Il primo libro che lessi di Ogawa Yōko in giapponese fu 『薬指の標本』 L’anulare, il secondo 『妊娠カレンダー』 Diario di una gravidanza che, più letteralmente, va tradotto come “Diario della gravidanza”, perché si tratta di una dicitura cui è familiare chiunque frequenti un ospedale o una clinica. Si tratta in fondo solo del titolo che capeggia su un foglio che illustra alla futura madre le fasi del processo cui è e continuerà ad esser soggetta per i mesi a venire.

In quell’esilissimo libro, vincitore del Premio Akutagawa nel 1990, è la meraviglia in negativo che emerge, l’occhio della sorella minore che spolpa comportamenti della sorella maggiore, in un’attesa che non è dolce, né placida né gioiosa, come nello stereotipo comune è tacitamente imposto .

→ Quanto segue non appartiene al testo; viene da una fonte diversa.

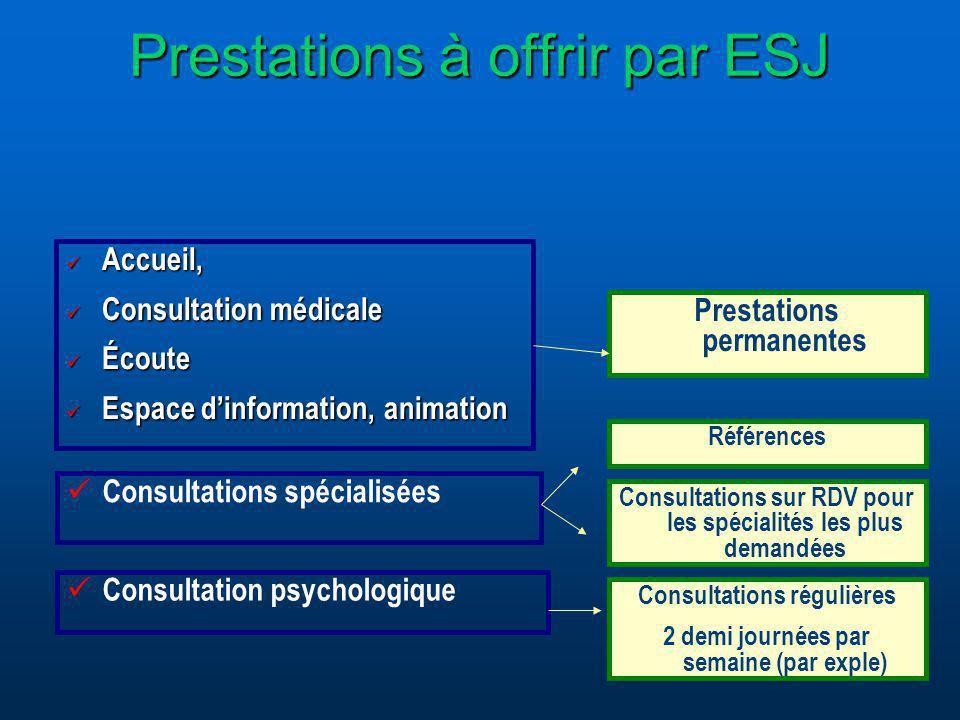 Prestations à offrir par ESJ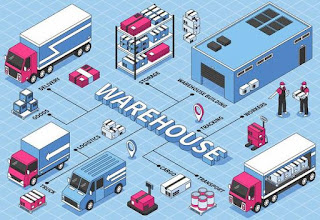 Effective Ways to Increase Warehouse Workflow Efficiency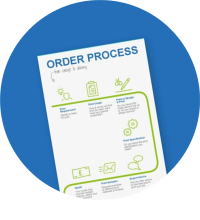 Image of an order process flow chart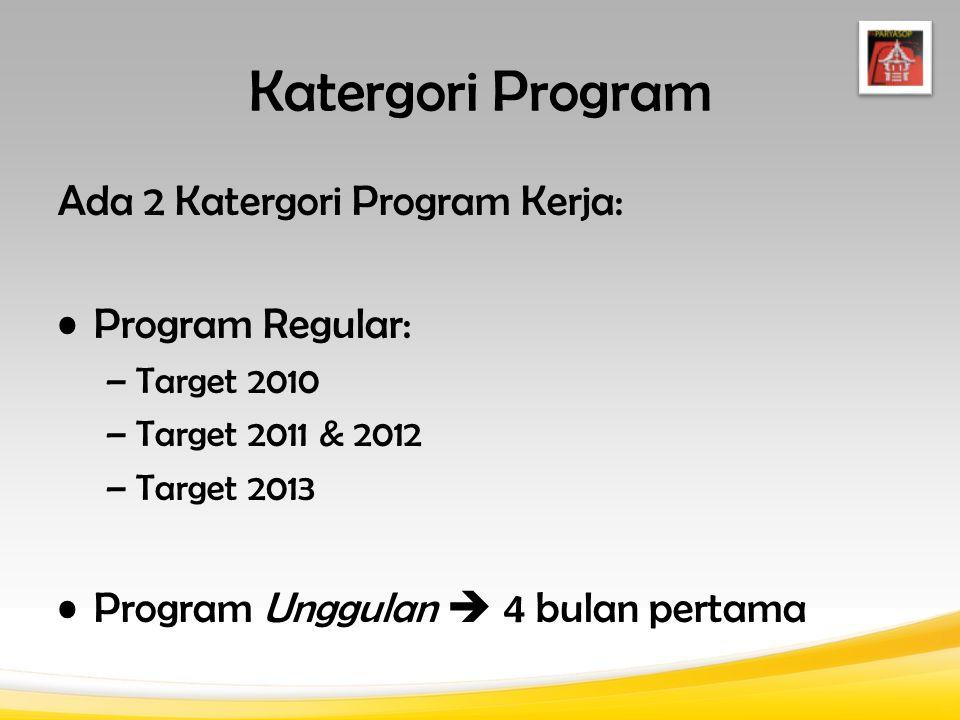 Katergori Program Ada 2 Katergori Program Kerja: Program Regular: –Target 2010 –Target 2011 & 2012 –Target 2013 Program Unggulan  4 bulan pertama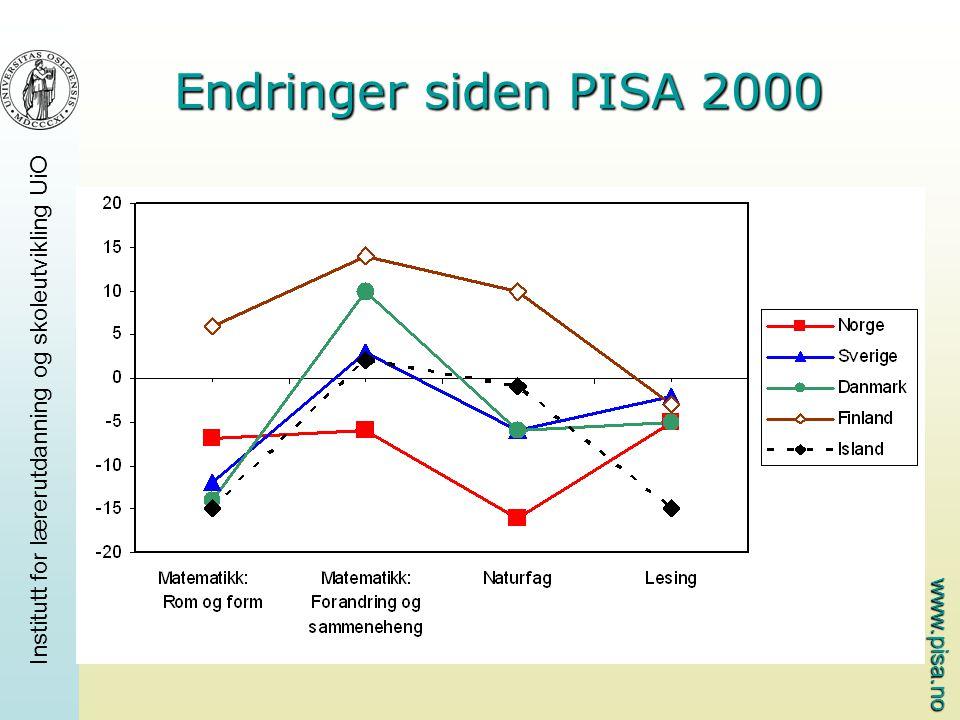 www.pisa.no Institutt for lærerutdanning og skoleutvikling UiO Endringer siden PISA 2000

Ed io, che madre lo sono diventata con immensa fatica, con intrusioni violente che mi hanno aperto ad una geografia del corpo di cui prima di allora tutto ignoravo, che nel desiderio ho scoperto con Ryosuke il mondo dell’adozione – non ancora attuata, per le gravidanze sopraggiunte, ma rimandata ad anni a venire che ci troveranno tutti più grandi, compresi i bambini, ed attrezzati a ricevere il dono d’un altro figlio – non nego l’orrore, la confusione, l’attesa smaniosa che il bambino nasca, per potermi riappropriare dei confini delle gambe, del ventre che partito da poco più di sessanta centimetri, ormai s’avvicina al metro di circonferenza. Per non temere il cibo, per fare le scale, per dormire col viso schiacciato sul cuscino, rovesciata verso il basso, come ho sempre amato fare, quasi spiegando nel sonno invisibili ali.

Tutto vale la pena, perché la pena si rimuove. La mente dell’uomo in questo è benedetta, nel meccanismo difettoso e impreciso che pretende costante richiamo per ritornare su cose che si sono patite in passato.

Mi attendo, come un dono, il ritorno di me stessa. Mi aspetto clemenza. Vera dimenticanza.